Comparing three 500-word sections (beginning, middle, end):
Beginning vs Middle: 47% similarity Beginning vs End: 44% similarity Middle vs End: 51% similarity
Key Insights: The middle and end sections are most similar to each other (51%), suggesting that once Dickens establishes his characters and setting in the opening chapters, he maintains a more consistent writing style and vocabulary through the remainder of the novel.
The beginning section has the lowest similarity to other sections (44-47%), which makes narrative sense because:
- It introduces new characters, locations, and concepts that don't repeat as frequently
- It establishes the world and context before diving into the main plot
- It uses more explanatory and descriptive language
The moderate similarity scores (44-51%) indicate that while the novel maintains consistent themes and characters throughout, each section also has unique vocabulary and focus, reflecting the plot's evolution and character development.

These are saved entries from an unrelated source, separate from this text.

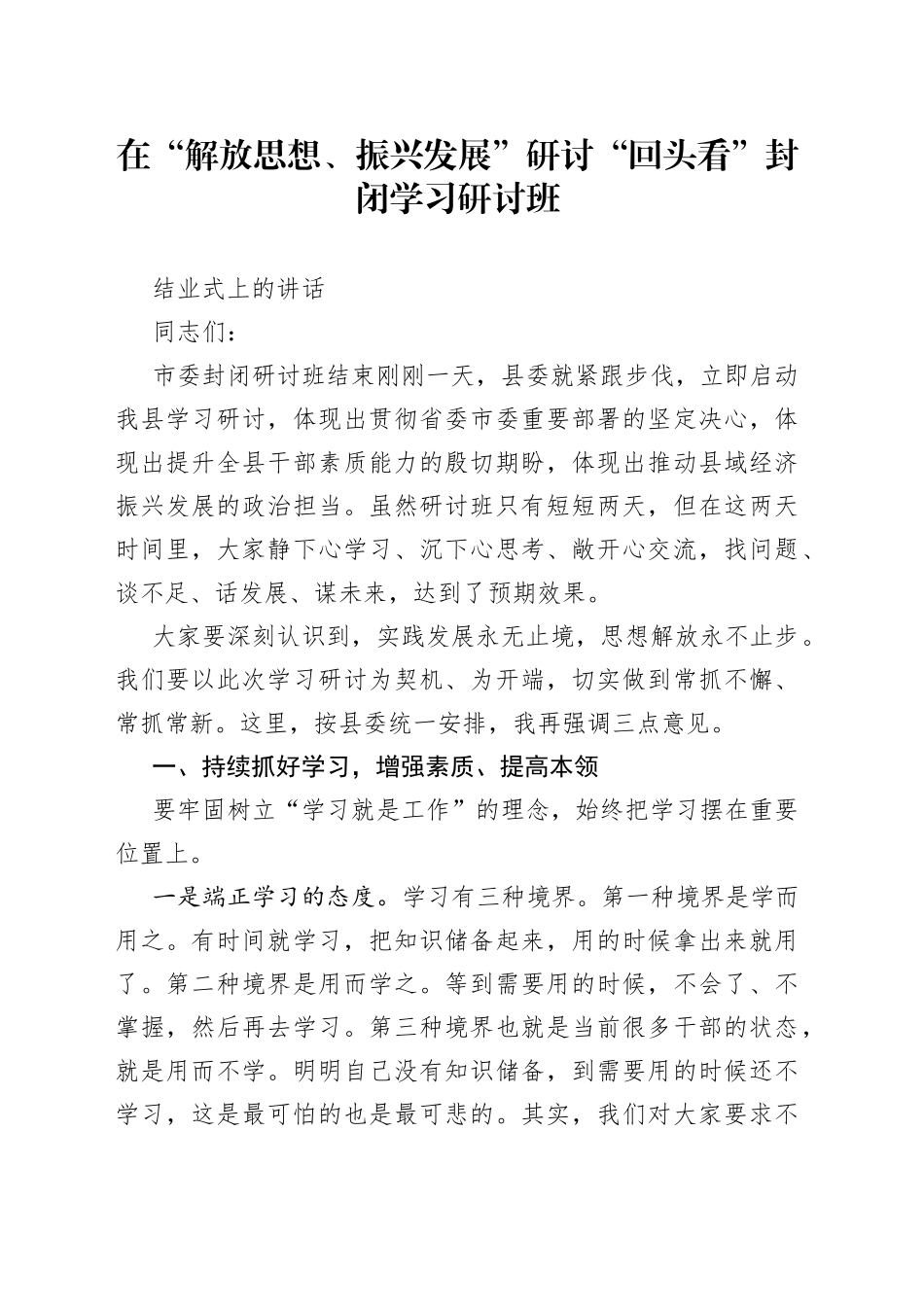 在“解放思想、振兴发展”研讨“回头看”封闭学习研讨班

结业式上的讲话

同志们：

市委封闭研讨班结束刚刚一天，县委就紧跟步伐，立即启动我县学习研讨，体现出贯彻省委市委重要部署的坚定决心，体现出提升全县干部素质能力的殷切期盼，体现出推动县域经济振兴发展的政治担当。虽然研讨班只有短短两天，但在这两天时间里，大家静下心学习、沉下心思考、敞开心交流，找问题、谈不足、话发展、谋未来，达到了预期效果。

大家要深刻认识到，实践发展永无止境，思想解放永不止步。我们要以此次学习研讨为契机、为开端，切实做到常抓不懈、常抓常新。这里，按县委统一安排，我再强调三点意见。

一、持续抓好学习，增强素质、提高本领

要牢固树立“学习就是工作”的理念，始终把学习摆在重要位置上。

一是端正学习的态度。学习有三种境界。第一种境界是学而用之。有时间就学习，把知识储备起来，用的时候拿出来就用了。第二种境界是用而学之。等到需要用的时候，不会了、不掌握，然后再去学习。第三种境界也就是当前很多干部的状态，就是用而不学。明明自己没有知识储备，到需要用的时候还不学习，这是最可怕的也是最可悲的。其实，我们对大家要求不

In terms of what went well I liked working with the modular structure, when I split the code into seperate files it made it easier to debug the code and modify individual functions. The word frequency analysis showed interesting insights on on how characters were focused along with its victorian language. My biggest challange was during the text similarity comparison analysis because it first took over 5 minutes to run because I had originally been comparing sections of 5,000 words.I then decided to reduce the section size to 500 words to make it more practical so it would run quicker and you wouldn't have to wait there waiting. I learned how to use regular expressions for cleaning text as well as how to install and use external libraries like TheFuzz. In terms of AI for this project I used Claude AI which helped me troubleshoot import errors , optimize the slow code issue I had at first , and understand how to split up my project onto different modules that make sense. Claude suggested reducing the section size and simplyfying the similarity calculations. I now feel better about working with text data and installing and using external libraries in python It also helped me write clear docstrings and comments explaining what each function does Understand trade-offs between code performance and accuracy. I now know to start with smaller text sections for analysis instead of running large analysis on the text files because if I don't it takes a long time for the code to work so I had to trade off analysis for functionality of the code.